● **Records**:
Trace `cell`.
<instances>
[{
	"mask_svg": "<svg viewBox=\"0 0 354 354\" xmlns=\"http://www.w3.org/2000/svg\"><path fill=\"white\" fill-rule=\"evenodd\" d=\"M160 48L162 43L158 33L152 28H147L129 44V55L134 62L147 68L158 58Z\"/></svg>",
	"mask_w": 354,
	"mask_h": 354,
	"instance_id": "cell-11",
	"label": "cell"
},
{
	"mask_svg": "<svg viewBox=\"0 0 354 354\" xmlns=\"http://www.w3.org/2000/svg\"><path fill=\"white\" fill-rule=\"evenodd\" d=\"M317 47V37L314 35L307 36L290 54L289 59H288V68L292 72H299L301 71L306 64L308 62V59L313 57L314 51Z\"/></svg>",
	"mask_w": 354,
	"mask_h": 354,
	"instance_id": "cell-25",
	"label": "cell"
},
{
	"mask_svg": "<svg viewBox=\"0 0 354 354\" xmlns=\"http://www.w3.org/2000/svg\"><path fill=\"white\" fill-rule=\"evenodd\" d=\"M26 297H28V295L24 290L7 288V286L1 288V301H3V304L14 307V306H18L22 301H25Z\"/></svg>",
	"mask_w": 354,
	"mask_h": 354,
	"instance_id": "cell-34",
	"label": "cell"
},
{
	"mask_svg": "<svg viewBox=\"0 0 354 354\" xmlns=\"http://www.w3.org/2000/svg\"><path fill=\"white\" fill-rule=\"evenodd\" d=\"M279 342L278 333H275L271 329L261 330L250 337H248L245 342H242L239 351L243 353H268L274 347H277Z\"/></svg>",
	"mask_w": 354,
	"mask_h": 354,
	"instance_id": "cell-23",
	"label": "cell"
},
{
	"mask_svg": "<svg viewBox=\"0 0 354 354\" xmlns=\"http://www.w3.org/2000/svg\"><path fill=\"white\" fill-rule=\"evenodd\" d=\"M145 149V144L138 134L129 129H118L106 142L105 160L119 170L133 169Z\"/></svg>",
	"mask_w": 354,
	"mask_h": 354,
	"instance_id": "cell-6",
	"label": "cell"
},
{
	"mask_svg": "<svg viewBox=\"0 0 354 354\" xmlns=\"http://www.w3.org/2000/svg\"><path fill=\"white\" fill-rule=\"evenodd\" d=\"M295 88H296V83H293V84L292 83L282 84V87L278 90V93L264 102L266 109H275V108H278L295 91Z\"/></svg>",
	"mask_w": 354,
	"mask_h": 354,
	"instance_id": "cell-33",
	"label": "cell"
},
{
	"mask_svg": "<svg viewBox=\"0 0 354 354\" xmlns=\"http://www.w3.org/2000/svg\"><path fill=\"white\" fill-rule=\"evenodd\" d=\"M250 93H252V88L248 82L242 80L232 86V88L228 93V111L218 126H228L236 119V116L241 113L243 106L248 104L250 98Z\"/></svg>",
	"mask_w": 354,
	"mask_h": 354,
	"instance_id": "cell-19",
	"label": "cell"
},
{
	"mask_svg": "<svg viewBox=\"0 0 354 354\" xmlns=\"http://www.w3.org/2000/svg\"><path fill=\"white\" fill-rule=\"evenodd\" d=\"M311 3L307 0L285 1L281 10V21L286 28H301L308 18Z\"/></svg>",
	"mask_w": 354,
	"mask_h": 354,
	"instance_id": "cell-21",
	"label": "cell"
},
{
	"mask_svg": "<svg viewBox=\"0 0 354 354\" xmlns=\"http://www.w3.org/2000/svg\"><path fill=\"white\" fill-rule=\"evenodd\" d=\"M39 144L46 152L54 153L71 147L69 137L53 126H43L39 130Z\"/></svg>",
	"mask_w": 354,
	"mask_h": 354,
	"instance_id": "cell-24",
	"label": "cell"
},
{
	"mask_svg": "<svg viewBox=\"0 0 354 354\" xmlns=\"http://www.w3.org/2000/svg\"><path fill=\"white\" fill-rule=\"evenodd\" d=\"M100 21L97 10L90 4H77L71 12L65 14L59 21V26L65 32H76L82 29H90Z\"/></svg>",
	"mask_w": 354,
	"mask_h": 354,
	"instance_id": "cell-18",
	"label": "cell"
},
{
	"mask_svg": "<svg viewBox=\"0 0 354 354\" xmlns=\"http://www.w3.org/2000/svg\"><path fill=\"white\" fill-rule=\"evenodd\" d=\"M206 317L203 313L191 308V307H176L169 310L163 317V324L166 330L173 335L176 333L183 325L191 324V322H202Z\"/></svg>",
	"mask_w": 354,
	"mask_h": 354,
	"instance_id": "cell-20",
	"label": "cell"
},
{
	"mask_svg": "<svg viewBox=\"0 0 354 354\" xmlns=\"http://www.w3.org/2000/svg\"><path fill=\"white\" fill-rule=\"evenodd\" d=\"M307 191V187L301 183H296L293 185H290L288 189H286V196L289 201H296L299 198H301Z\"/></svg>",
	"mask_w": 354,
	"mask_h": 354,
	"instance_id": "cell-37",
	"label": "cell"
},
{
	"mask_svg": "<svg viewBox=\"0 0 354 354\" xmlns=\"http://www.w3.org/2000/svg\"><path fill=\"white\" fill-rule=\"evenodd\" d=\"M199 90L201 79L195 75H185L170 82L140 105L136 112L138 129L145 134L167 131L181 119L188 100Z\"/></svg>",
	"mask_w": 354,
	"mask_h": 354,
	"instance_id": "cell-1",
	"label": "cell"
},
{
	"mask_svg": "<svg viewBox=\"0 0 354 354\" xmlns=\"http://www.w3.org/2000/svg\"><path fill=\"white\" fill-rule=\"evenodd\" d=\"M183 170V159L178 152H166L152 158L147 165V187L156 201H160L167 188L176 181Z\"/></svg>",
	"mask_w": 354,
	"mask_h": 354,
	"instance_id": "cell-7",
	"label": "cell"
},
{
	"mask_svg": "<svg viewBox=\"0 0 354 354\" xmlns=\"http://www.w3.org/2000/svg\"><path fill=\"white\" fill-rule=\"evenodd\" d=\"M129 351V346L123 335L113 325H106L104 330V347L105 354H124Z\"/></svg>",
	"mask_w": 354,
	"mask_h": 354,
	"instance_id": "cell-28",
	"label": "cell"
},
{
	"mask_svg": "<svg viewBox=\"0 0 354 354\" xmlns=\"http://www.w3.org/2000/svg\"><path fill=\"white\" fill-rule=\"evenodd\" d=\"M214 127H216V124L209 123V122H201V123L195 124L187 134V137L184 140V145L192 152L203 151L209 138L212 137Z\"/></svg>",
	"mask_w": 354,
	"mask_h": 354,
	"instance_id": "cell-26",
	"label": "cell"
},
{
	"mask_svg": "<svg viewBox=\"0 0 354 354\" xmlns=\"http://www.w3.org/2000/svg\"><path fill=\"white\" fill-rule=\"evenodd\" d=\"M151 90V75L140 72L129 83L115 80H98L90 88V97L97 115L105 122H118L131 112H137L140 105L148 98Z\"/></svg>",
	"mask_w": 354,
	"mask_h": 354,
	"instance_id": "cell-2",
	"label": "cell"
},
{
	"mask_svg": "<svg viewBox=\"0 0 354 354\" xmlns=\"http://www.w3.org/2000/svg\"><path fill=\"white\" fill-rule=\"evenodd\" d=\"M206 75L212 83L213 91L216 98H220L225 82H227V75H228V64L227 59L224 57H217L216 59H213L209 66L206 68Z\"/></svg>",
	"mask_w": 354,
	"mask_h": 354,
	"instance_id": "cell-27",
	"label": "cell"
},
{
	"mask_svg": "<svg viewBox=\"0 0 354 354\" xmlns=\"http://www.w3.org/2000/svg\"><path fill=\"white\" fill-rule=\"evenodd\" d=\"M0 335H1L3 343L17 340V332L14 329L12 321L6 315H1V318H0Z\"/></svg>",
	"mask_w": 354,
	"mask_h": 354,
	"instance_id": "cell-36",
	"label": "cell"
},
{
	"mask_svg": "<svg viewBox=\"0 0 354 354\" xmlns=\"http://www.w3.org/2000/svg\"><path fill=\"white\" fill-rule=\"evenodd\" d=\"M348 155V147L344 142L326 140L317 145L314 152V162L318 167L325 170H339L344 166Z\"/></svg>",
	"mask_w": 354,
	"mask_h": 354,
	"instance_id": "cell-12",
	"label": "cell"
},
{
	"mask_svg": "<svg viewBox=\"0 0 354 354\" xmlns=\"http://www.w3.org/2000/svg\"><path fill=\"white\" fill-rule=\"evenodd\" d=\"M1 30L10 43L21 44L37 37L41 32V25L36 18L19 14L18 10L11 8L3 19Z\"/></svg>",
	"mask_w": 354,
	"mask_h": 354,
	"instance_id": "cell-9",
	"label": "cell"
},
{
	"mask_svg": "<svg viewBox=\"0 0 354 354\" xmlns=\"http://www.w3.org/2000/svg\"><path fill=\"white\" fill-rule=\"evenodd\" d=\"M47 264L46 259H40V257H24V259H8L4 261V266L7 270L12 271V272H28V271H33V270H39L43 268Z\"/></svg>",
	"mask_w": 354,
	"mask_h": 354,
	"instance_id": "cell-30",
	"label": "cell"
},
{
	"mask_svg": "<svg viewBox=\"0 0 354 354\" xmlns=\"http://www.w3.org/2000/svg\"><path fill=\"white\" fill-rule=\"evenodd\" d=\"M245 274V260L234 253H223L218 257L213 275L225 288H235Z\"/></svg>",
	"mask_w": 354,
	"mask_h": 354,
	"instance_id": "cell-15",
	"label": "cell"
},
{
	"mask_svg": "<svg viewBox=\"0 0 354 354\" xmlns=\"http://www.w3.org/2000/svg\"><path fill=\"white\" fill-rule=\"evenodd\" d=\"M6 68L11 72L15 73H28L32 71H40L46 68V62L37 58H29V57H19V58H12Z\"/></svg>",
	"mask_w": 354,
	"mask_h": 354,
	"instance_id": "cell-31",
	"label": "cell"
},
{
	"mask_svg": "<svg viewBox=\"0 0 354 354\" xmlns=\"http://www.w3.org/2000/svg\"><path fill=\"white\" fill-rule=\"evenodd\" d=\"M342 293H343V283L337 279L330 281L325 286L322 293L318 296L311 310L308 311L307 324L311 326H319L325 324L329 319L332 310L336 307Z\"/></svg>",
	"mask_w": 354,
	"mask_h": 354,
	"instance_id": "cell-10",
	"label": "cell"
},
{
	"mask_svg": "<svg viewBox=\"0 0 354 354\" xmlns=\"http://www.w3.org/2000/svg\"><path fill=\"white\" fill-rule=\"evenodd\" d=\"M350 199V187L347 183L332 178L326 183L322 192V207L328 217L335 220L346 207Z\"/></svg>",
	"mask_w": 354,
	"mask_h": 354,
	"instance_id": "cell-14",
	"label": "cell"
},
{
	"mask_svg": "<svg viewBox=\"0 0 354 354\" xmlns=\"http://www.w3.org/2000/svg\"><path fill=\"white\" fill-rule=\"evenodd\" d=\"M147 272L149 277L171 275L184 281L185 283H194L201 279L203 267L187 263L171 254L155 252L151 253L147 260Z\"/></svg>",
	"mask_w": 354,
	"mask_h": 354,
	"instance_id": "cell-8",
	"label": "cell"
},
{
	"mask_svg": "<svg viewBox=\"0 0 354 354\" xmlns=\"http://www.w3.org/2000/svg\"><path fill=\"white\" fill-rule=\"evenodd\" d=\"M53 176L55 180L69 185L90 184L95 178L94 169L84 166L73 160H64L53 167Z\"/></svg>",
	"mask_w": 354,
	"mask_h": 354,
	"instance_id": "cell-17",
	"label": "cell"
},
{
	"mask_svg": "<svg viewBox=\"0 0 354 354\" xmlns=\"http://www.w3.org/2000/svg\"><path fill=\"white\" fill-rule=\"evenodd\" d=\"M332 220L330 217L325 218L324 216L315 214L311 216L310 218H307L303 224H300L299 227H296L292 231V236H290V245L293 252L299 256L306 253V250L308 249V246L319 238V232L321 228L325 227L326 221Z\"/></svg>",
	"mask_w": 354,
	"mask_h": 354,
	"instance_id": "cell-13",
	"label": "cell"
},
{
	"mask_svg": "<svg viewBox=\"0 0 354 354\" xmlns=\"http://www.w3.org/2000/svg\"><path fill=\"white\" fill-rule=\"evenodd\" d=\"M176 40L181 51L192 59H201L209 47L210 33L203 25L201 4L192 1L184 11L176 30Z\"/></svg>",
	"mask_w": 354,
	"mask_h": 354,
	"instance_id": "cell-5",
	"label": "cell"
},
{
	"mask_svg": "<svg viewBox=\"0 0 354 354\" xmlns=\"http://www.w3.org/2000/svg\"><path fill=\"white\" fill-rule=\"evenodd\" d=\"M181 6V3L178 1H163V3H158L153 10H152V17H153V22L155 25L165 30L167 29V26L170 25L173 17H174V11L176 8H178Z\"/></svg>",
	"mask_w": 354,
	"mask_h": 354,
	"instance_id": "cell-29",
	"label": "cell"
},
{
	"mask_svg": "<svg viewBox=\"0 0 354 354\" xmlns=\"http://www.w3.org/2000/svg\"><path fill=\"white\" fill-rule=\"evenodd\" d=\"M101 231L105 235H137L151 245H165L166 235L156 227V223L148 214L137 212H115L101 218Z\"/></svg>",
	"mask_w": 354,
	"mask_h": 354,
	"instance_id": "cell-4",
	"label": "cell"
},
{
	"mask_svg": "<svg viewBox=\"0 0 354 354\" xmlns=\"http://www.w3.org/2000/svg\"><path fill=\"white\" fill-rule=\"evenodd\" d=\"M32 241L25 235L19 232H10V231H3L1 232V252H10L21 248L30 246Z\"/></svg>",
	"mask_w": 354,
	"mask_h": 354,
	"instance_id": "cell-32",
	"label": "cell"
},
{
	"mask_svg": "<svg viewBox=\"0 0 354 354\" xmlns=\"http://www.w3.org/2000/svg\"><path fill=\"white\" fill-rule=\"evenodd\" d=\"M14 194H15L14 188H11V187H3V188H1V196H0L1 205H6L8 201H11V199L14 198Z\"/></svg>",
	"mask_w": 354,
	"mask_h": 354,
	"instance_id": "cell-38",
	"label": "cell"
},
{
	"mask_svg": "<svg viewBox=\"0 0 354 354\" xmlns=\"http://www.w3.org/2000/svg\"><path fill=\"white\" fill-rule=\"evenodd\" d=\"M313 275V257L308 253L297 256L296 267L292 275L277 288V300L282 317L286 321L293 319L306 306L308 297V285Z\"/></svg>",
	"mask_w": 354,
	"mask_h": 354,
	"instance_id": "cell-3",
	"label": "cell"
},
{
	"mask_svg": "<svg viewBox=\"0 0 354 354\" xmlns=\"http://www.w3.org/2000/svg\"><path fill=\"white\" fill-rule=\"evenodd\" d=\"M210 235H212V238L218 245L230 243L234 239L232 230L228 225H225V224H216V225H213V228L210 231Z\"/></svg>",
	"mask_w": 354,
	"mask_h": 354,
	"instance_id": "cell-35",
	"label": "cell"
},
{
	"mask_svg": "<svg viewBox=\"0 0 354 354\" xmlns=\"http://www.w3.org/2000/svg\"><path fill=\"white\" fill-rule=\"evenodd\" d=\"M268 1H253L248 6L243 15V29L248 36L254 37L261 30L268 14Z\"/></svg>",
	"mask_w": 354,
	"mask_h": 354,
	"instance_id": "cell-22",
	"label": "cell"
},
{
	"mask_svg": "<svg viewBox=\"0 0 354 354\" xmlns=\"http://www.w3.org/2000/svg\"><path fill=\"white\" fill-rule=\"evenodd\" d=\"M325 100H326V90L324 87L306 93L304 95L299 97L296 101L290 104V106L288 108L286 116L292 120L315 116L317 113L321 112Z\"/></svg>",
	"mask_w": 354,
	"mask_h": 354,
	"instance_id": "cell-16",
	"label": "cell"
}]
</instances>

● **Task details**: Write out again, unchanged, the part of the records that opens with their very first line and closes with the line containing "93H252V88L248 82L242 80L232", including both of those lines.

● **Reply**:
Trace `cell`.
<instances>
[{
	"mask_svg": "<svg viewBox=\"0 0 354 354\" xmlns=\"http://www.w3.org/2000/svg\"><path fill=\"white\" fill-rule=\"evenodd\" d=\"M160 48L162 43L158 33L152 28H147L129 44V55L134 62L147 68L158 58Z\"/></svg>",
	"mask_w": 354,
	"mask_h": 354,
	"instance_id": "cell-11",
	"label": "cell"
},
{
	"mask_svg": "<svg viewBox=\"0 0 354 354\" xmlns=\"http://www.w3.org/2000/svg\"><path fill=\"white\" fill-rule=\"evenodd\" d=\"M317 47V37L314 35L307 36L290 54L289 59H288V68L292 72H299L301 71L306 64L308 62V59L313 57L314 51Z\"/></svg>",
	"mask_w": 354,
	"mask_h": 354,
	"instance_id": "cell-25",
	"label": "cell"
},
{
	"mask_svg": "<svg viewBox=\"0 0 354 354\" xmlns=\"http://www.w3.org/2000/svg\"><path fill=\"white\" fill-rule=\"evenodd\" d=\"M26 297H28V295L24 290L7 288V286L1 288V301H3V304L14 307V306H18L22 301H25Z\"/></svg>",
	"mask_w": 354,
	"mask_h": 354,
	"instance_id": "cell-34",
	"label": "cell"
},
{
	"mask_svg": "<svg viewBox=\"0 0 354 354\" xmlns=\"http://www.w3.org/2000/svg\"><path fill=\"white\" fill-rule=\"evenodd\" d=\"M279 342L278 333H275L271 329L261 330L250 337H248L245 342H242L239 351L243 353H268L274 347H277Z\"/></svg>",
	"mask_w": 354,
	"mask_h": 354,
	"instance_id": "cell-23",
	"label": "cell"
},
{
	"mask_svg": "<svg viewBox=\"0 0 354 354\" xmlns=\"http://www.w3.org/2000/svg\"><path fill=\"white\" fill-rule=\"evenodd\" d=\"M145 149V144L138 134L129 129H118L106 142L105 160L119 170L133 169Z\"/></svg>",
	"mask_w": 354,
	"mask_h": 354,
	"instance_id": "cell-6",
	"label": "cell"
},
{
	"mask_svg": "<svg viewBox=\"0 0 354 354\" xmlns=\"http://www.w3.org/2000/svg\"><path fill=\"white\" fill-rule=\"evenodd\" d=\"M295 88H296V83H293V84L292 83L282 84V87L278 90V93L264 102L266 109H275V108H278L295 91Z\"/></svg>",
	"mask_w": 354,
	"mask_h": 354,
	"instance_id": "cell-33",
	"label": "cell"
},
{
	"mask_svg": "<svg viewBox=\"0 0 354 354\" xmlns=\"http://www.w3.org/2000/svg\"><path fill=\"white\" fill-rule=\"evenodd\" d=\"M250 93H252V88L248 82L242 80L232 86V88L228 93V111L218 126H228L236 119V116L241 113L243 106L248 104L250 98Z\"/></svg>",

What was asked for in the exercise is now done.